# OHV Crash



## PBH (Nov 7, 2007)

3 people injured in head-on OHV collision near Cedar Breaks


CEDAR CITY — Three people were injured in a head-on collision between two off-highway vehicles on an ATV trail near Cedar Breaks National Monument early Saturday evening. The incident was reported at approximately 5 p.m. on a trail in the Tippetts Valley area, southeast of Brian Head. The two...




www.stgeorgeutah.com








Cedar City News said:


> Lt. Jeff Humphries said the two vehicles were traveling in opposite directions on the two-track trail, which he described as being “saturated with water and very muddy.”
> 
> “Both vehicles took a blind curve at approximately 40 miles an hour and were unable to stop due to conditions,” Humphries told Cedar City News.
> 
> ...





Cedar City News said:


> However, its driver was confirmed to have been driving under the influence, he said.
> 
> “The DUI was not a contribution to the accident,” Humphries added.


??

Scary deal. 40mph on a dry road is too fast. 40mph on a "saturated with water and very muddy" road is asking for trouble. The contradictory statement is confusing. How could DUI not be a contributing factor if the driver was under the influence.

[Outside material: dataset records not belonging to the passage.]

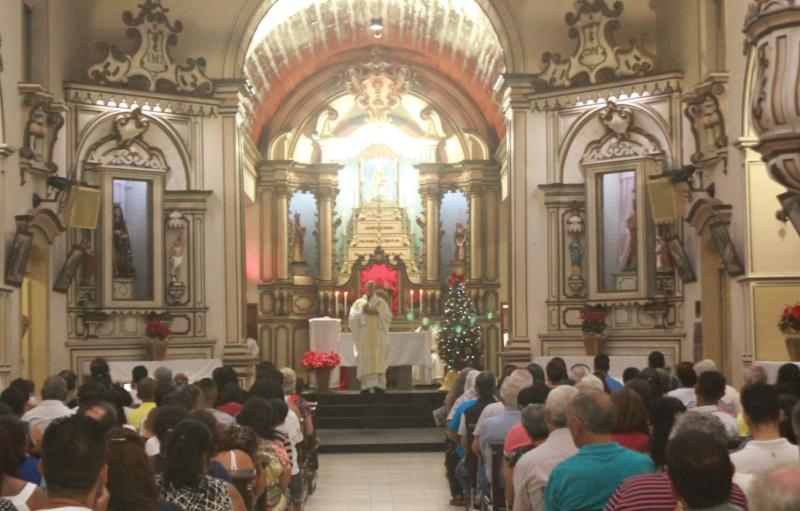 É urgente regressar à normalidade da vida cristã, que tem o edifício da Igreja como casa e a celebração da Eucaristia como meta para a qual se encaminha a ação da Igreja.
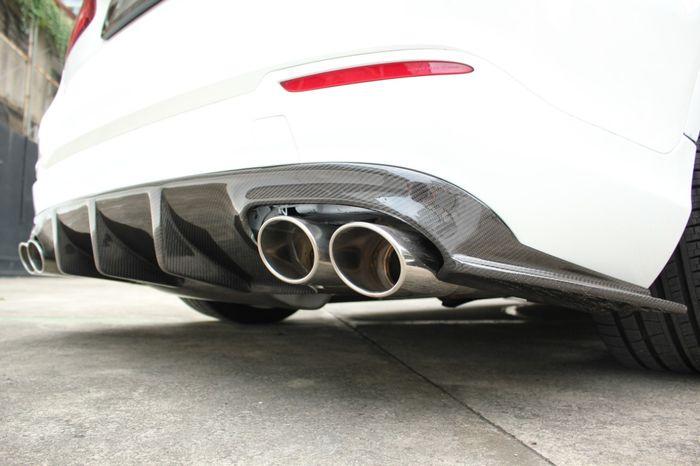 Rear diffuser carbon bikinin Dee Garage dengan knalpot AMG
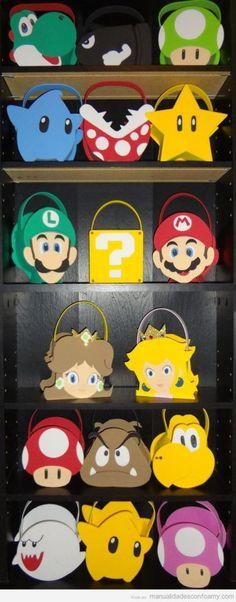 Manualidades en goma eva, bolsos con personajes de Mario Bros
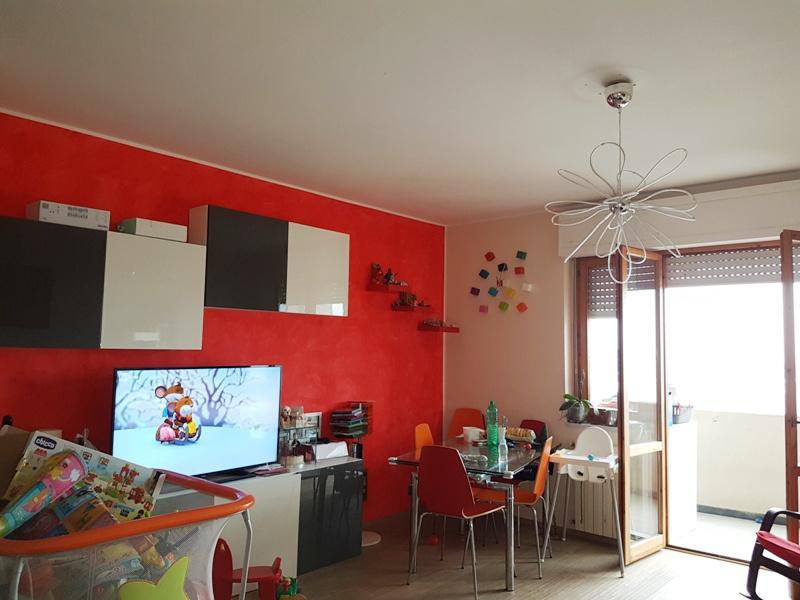 Appartamento 6 locali in vendita a Carrara (MS)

what concerns me any more is just the shear number of people out on ATVs anymore. I makes me wonder what might happen if me and my family are out on a ride -- are we in danger of the next non-DUI contributing driver under the influence coming around a blind corner on a muddy road doing 40mph?


----------



## TPrawitt91 (Sep 1, 2015)

Sad to see that is really has become an issue. I understand people want to enjoy themselves and go for a ride in their buggy, but trails are being destroyed and drivers are more and more reckless each year.


----------



## Vanilla (Dec 11, 2009)

PBH said:


> The contradictory statement is confusing. How could DUI not be a contributing factor if the driver was under the influence.


This bugs me for so many reasons. Mostly, a law enforcement officer calling this an "accident." Let's be clear here: If you drink alcohol or take any impairing drugs and then choose to get behind the wheel of a vehicle, anything that happens after that is not "accidental" at all. It was entirely preventable. We call these crashes and collisions, not accidents. I hate that word.

Even if they were not under the influence of impairing substances, I'd argue that what PBH said was true: their actions were reckless driving that way under those conditions, particularly on a blind curve, as reported in the story. "Accidents" are when something happens that was not preventable. Drugs and alcohol take things out of the "accident" realm, as does sheer recklessness.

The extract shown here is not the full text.